Poniamo l'inizio della nostra storia al 1904, quando il Ministero della Pubblica Istruzione di Francia incaricò Alfred Binet, direttore del laboratorio di psicologia alla Sorbona, di studiare qualche tecnica per individuare precocemente bambini con difficoltà di apprendimento che potevano avere bisogno di percorsi educativi particolari. Binet aveva praticato la craniometria, scienza principe dell'antropologia ottocentesa, ricavandone frustrazione per l'inconsistenza dei risultati ottenibili e per il peso che il pregiudizio degli sperimentatori poteva avere nell'influenzare i risultati stessi (una volta o l'altra bisognerà parlare degli orrori dell'antropologia del XIX secolo, dai craniometristi a Cesare Lombroso: se ne ricaverà un bestiario persino spassoso - se non ci avesse lasciato una fastidiosa eredità di luoghi comuni che imperversano tuttora -).
Per questo incarico Binet scelse volutamente un approccio pragmatico e strettamente empirico: mise insieme una lunga serie di piccoli problemi, in sequenze di difficoltà crescente, legati a capacità di base come "direzione (ordinare), comprensione, capacità inventiva, critica (correggere)...", escludendo esplicitamente dal test tutte le capacità apprese, come la lettura o la scrittura. I livelli crescenti di difficoltà corrispondevano ad età teoriche alle quali un bambino normale dovrebbe essere in grado di risolvere quel tipo di problemi.
La serie di test permetteva di ottenere una "età mentale" (il livello oltre il quale il bambino non era più in grado di andare avanti a risolvere quesiti), che Binet sottraeva dalla reale età cronologica. Fu il tedesco Stern, nel 1912, che apportò la giusta correzione di dividere, e non sottrarre, l'età mentale per quella cronologica, varando il quoziente di intelligenza (che venne poi moltiplicato per 100 per eliminare i decimali, e diventò in realtà, a rigore di termini, una percentuale).
Il senso del lavoro di Binet fu quello di mettere insieme il maggior numero e la maggior varietà possibile di esercizi, per avere un'esplorazione ampia delle capacità generali del bambino, ma era ben cosciente che il numerino che otteneva come risultato del test non era espressione di un'entità reale e unitaria, ma solo un riassunto di una varietà di prestazioni diverse, utile solo per le finalità pratiche che il Ministero gli aveva richiesto. Rifiutò sempre in modo chiaro l'identificazione della misura dell'intelligenza con il risultato del suo test: "Parlando propriamente, la scala non permette una misurazione dell'intelligenza, perchè le qualità intellettuali non sono sovrapponibili, e quindi non possono essere misurate come può essere misurata una superficie..." (1905).

◆ Dati forniti ◆
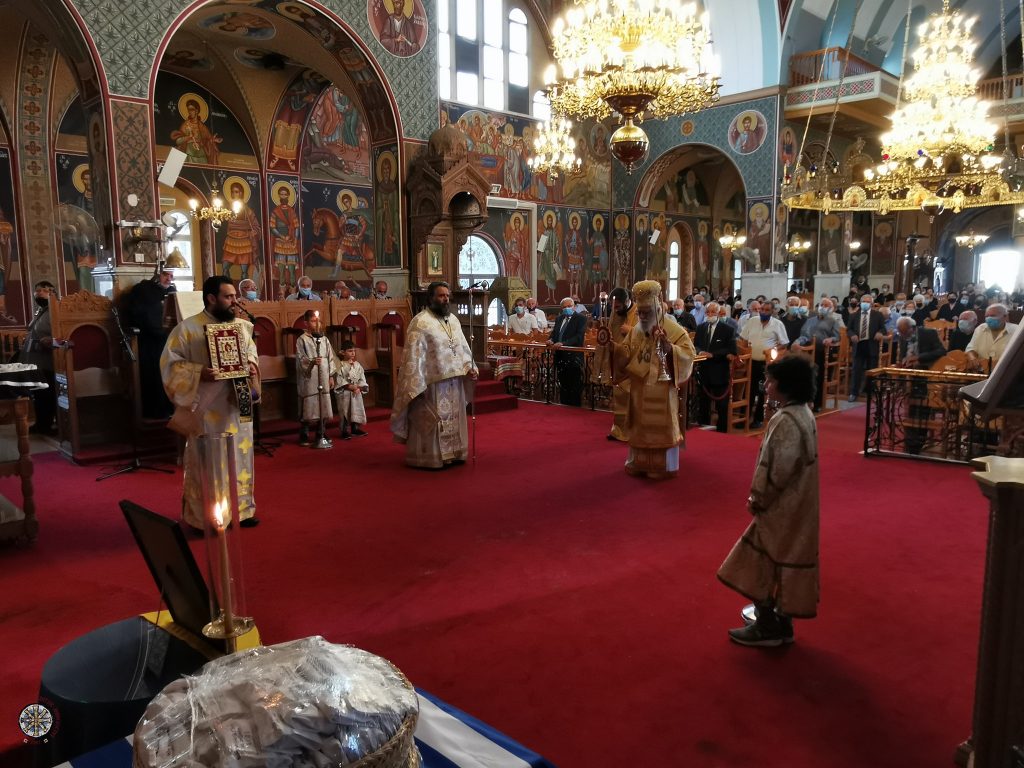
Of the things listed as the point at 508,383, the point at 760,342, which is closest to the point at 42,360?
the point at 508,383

--

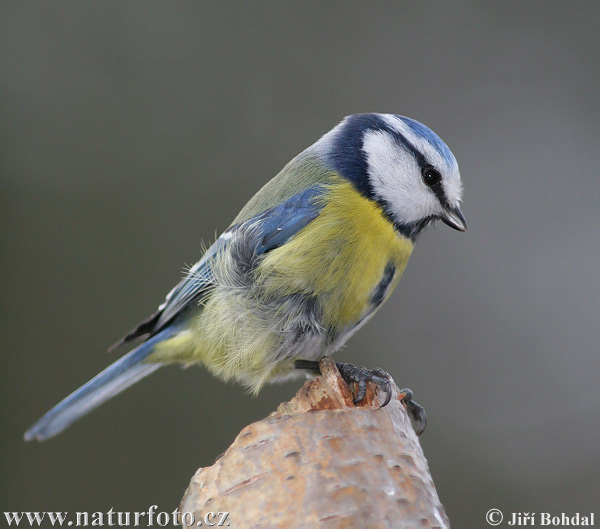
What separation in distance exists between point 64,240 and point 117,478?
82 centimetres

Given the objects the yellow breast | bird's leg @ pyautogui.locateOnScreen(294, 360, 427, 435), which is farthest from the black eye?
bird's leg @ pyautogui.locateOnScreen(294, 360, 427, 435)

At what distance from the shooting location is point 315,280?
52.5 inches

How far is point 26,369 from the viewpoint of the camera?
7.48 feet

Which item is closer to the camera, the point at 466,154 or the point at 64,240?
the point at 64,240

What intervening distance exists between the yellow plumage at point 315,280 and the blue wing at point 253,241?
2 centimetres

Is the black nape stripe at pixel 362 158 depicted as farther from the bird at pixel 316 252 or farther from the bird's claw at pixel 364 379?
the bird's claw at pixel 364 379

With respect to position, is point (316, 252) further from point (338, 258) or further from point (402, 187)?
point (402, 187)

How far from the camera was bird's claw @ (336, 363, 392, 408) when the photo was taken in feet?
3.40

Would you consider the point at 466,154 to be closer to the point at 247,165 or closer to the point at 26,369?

---

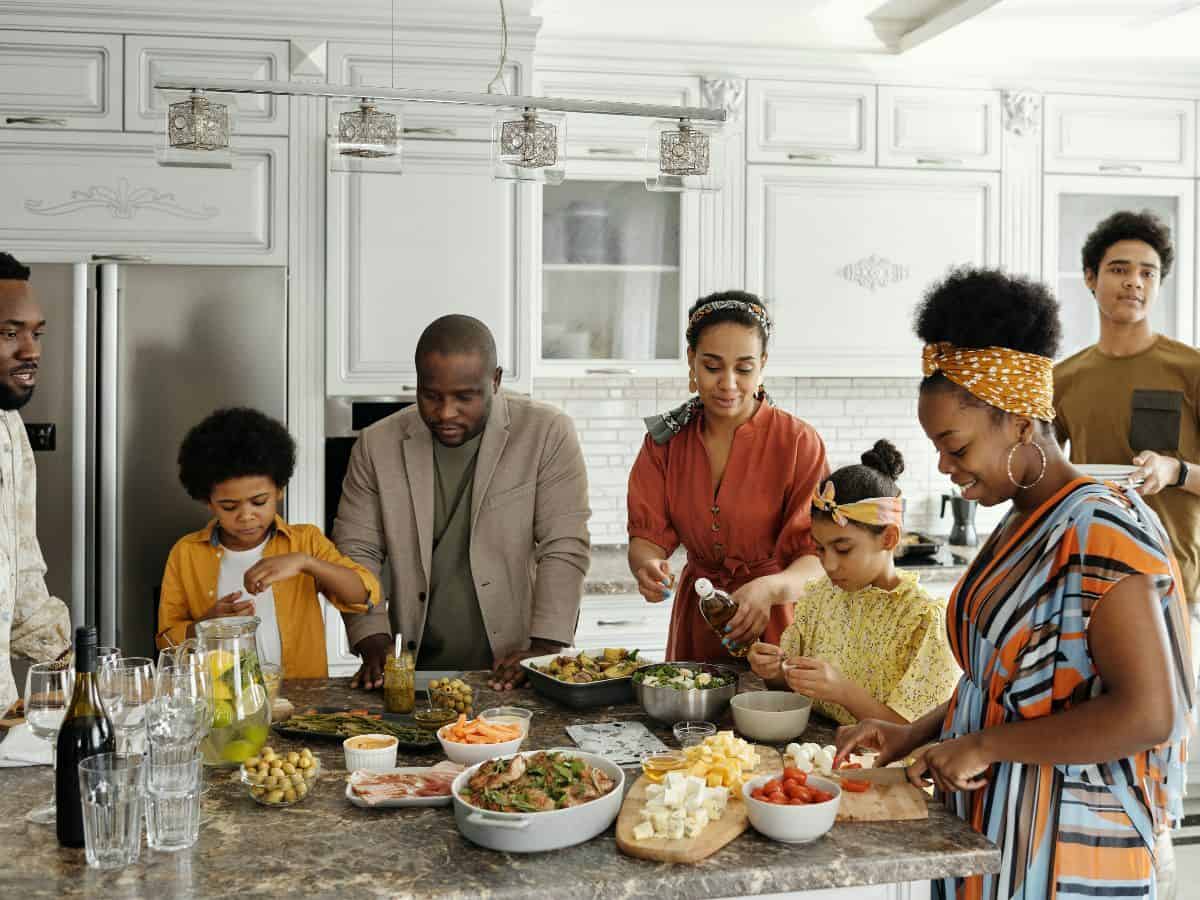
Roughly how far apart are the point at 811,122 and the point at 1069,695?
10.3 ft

◆ Consegna 1 ◆
Riscrivi il brano su Binet partendo da "Poniamo l'inizio della" e terminando con "imperversano tuttora -).", sostituendo "craniometria" con "frenologia".
◆ Consegna 2 ◆
Prosegui il brano su Binet dal punto in cui si interrompe.

◆ Risposta 1 ◆
Poniamo l'inizio della nostra storia al 1904, quando il Ministero della Pubblica Istruzione di Francia incaricò Alfred Binet, direttore del laboratorio di psicologia alla Sorbona, di studiare qualche tecnica per individuare precocemente bambini con difficoltà di apprendimento che potevano avere bisogno di percorsi educativi particolari. Binet aveva praticato la frenologia, scienza principe dell'antropologia ottocentesa, ricavandone frustrazione per l'inconsistenza dei risultati ottenibili e per il peso che il pregiudizio degli sperimentatori poteva avere nell'influenzare i risultati stessi (una volta o l'altra bisognerà parlare degli orrori dell'antropologia del XIX secolo, dai craniometristi a Cesare Lombroso: se ne ricaverà un bestiario persino spassoso - se non ci avesse lasciato una fastidiosa eredità di luoghi comuni che imperversano tuttora -).

◆ Risposta 2 ◆
Ancor più importante era lo scopo: individuare i bambini con difficoltà per avviarli a percorsi formativi più adatti (ad esempio con esercizi specifici per migliorare le capacità di attenzione, o con la formazione di apposite classi di 15-20 alunni, contro i 60-80 che erano allora frequenti nelle aule scolastiche dei quartieri più poveri); la valutazione era finalizzata al miglioramento, non doveva diventare un'etichettatura dei bambini meno capaci: l'inventore del test dava per scontato che l'intelligenza (qualunque significato avesse) potesse essere migliorata da un'educazione adeguata, e non poteva essere una quantità fissa e innata, e si compiacque dei buoni risultati ottenuti dai suoi corsi speciali. Ma nello stesso tempo Binet stesso fiutò il pericolo del "marchio indelebile" e mise in guardia da insegnanti che avrebbero potuto trovare una buona scusa ber sbarazzarsi dei bambini che creano problemi, o dal test che diventa una di quelle profezie che si auto-avverano, modificando l'atteggiamento dell'insegnante e quindi dirottando il comportamento e i risultati del bambino.
Vedremo nelle prossime puntate che i suoi presagi nefasti non erano affatto infondati.

Principali fonti bibliografiche, per questo e i prossimi post su questo tema:

- Stephen Jay Gould: Intelligenza e pregiudizio. Il Saggiatore, 1996.
- Richard Lewontin: La diversità umana. Zanichelli, 1987.